■ WHAT THIS TASK INVOLVES:
Summarize the Spark mailing-list post about the missing worker node log in two sentences.

■ EXCERPT:
◆ ◆ ◆

You are viewing a plain text version of this content. The canonical link for it is here.
Posted to user@spark.apache.org by Paolo Patierno <pp...@live.com> on 2017/05/31 07:42:41 UTC

Worker node log not showed

Hi all,


I have a simple cluster with one master and one worker. On another machine I launch the driver where at some point I have following line of codes :


max.foreachRDD(rdd -> {

    LOG.info("*** max.foreachRDD");

    rdd.foreach(value -> {

        LOG.info("*** rdd.foreach");

    });
});

The message "*** max.foreachRDD" is visible in the console of the driver machine ... and it's ok.
I can't see the "*** rdd.foreach" message that should be executed on the worker node right ? Btw on the worker node console I can't see it. Why ?

My need is to log what happens in the code executed on worker node (because it works if I execute it on master local[*] but not when submitted to a worker node).

Following the log4j.properties file I put in the /conf dir :


# Set everything to be logged to the console
log4j.rootCategory=INFO, console
log4j.appender.console=org.apache.log4j.ConsoleAppender
log4j.appender.console.target=System.err
log4j.appender.console.layout=org.apache.log4j.PatternLayout
log4j.appender.console.layout.ConversionPattern=%d{yy/MM/dd HH:mm:ss} %p %c{1}: %m%n

# Settings to quiet third party logs that are too verbose
log4j.logger.org.spark-project.jetty=WARN
log4j.logger.org.spark-project.jetty.util.component.AbstractLifeCycle=ERROR
log4j.logger.org.apache.spark.repl.SparkIMain$exprTyper=INFO
log4j.logger.org.apache.spark.repl.SparkILoop$SparkILoopInterpreter=INFO


Thanks
Paolo.

◆ ◆ ◆

■ ENTRIES SUPPLIED:
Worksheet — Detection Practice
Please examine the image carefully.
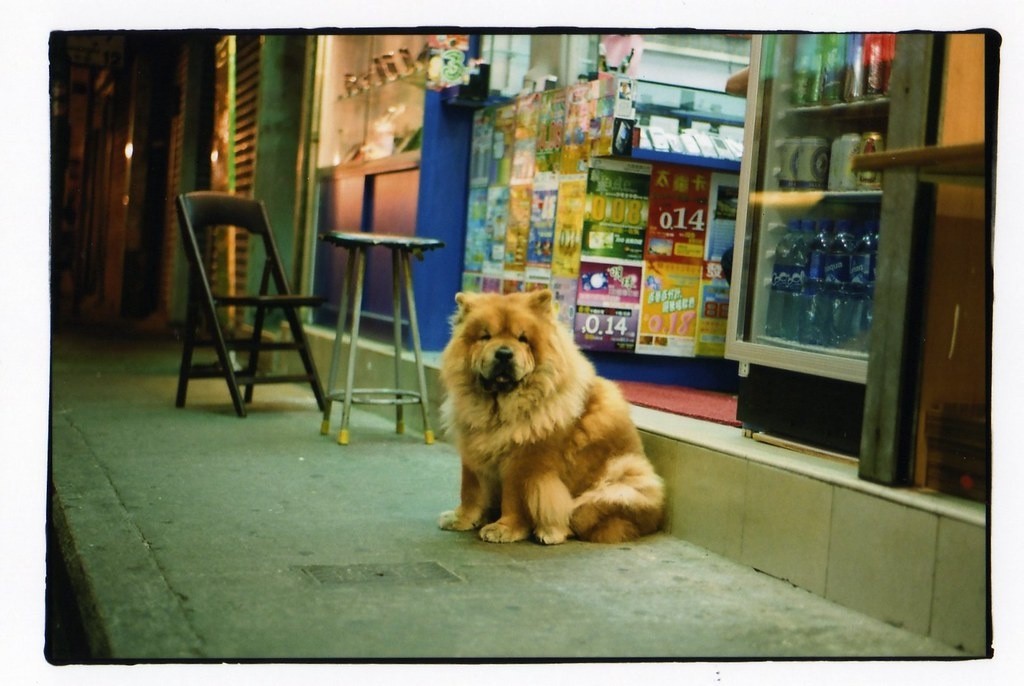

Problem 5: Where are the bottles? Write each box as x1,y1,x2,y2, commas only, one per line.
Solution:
793,34,894,105
765,219,882,349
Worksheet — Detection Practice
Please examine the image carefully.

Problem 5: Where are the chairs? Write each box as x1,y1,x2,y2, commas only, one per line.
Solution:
177,192,325,421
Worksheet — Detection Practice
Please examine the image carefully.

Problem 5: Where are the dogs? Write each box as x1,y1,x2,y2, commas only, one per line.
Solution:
438,288,669,548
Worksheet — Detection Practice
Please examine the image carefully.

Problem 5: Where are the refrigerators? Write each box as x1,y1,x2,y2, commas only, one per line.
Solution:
723,30,899,456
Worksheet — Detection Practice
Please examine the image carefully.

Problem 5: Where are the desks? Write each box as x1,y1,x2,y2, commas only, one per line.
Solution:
320,226,444,446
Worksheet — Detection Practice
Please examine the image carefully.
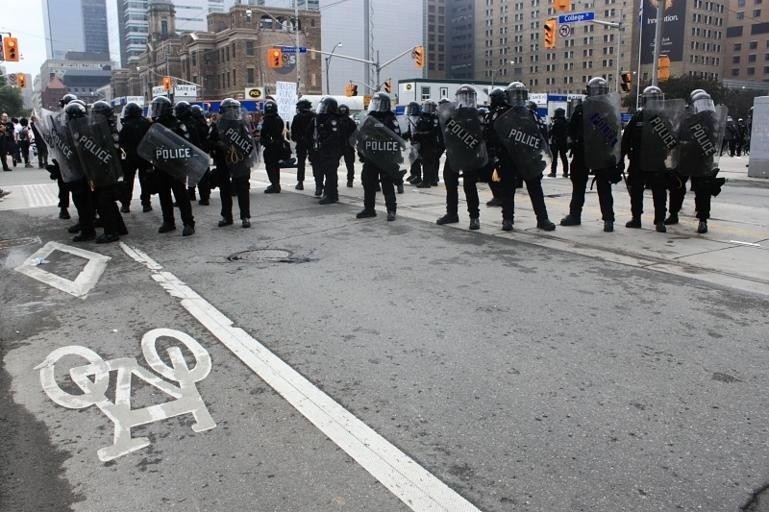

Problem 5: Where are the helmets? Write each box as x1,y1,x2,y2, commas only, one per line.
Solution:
405,82,529,119
372,93,390,112
316,97,338,116
688,90,716,116
58,94,242,127
339,105,350,116
263,101,277,115
642,86,665,111
586,77,610,104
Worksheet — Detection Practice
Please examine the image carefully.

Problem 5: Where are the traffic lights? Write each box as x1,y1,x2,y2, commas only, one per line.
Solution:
544,18,557,50
2,36,19,62
270,48,283,68
415,47,426,68
163,77,171,90
384,80,393,94
621,70,631,92
17,73,26,88
350,83,358,97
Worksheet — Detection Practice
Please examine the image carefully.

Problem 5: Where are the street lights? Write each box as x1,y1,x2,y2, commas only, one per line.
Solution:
246,8,300,97
324,42,343,94
491,59,517,90
90,89,106,98
136,65,205,108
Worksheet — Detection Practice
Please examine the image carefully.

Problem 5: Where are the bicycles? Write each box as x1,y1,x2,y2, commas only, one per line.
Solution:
726,134,750,156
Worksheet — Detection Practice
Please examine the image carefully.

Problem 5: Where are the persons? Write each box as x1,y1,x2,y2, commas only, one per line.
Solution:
1,93,263,245
556,75,623,232
488,80,558,232
263,91,753,223
434,84,484,231
666,89,725,235
620,84,675,233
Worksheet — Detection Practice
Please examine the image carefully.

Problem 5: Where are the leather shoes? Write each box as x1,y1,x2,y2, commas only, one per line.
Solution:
560,213,708,233
398,183,404,193
183,223,195,236
187,189,196,201
537,217,556,231
356,203,376,218
503,219,512,231
143,204,152,212
264,179,353,204
59,205,130,244
218,218,233,227
487,198,502,206
242,218,250,228
407,175,439,188
159,224,176,233
437,212,459,225
387,209,396,220
199,199,210,206
470,217,480,230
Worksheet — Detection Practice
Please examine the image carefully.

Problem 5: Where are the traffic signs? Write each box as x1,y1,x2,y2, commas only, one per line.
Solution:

◆ ◆ ◆

■ EXERCISE OUTPUT:
On a cluster with one master and one worker, with the driver on another machine, the poster sees the "*** max.foreachRDD" message in the driver console but cannot find the "*** rdd.foreach" message, including on the worker node console. The poster wants to log the code that runs on the worker node, because it works on local[*] but not when submitted to a worker node, and includes the log4j.properties file placed in the /conf directory, which sends everything at INFO level to the console.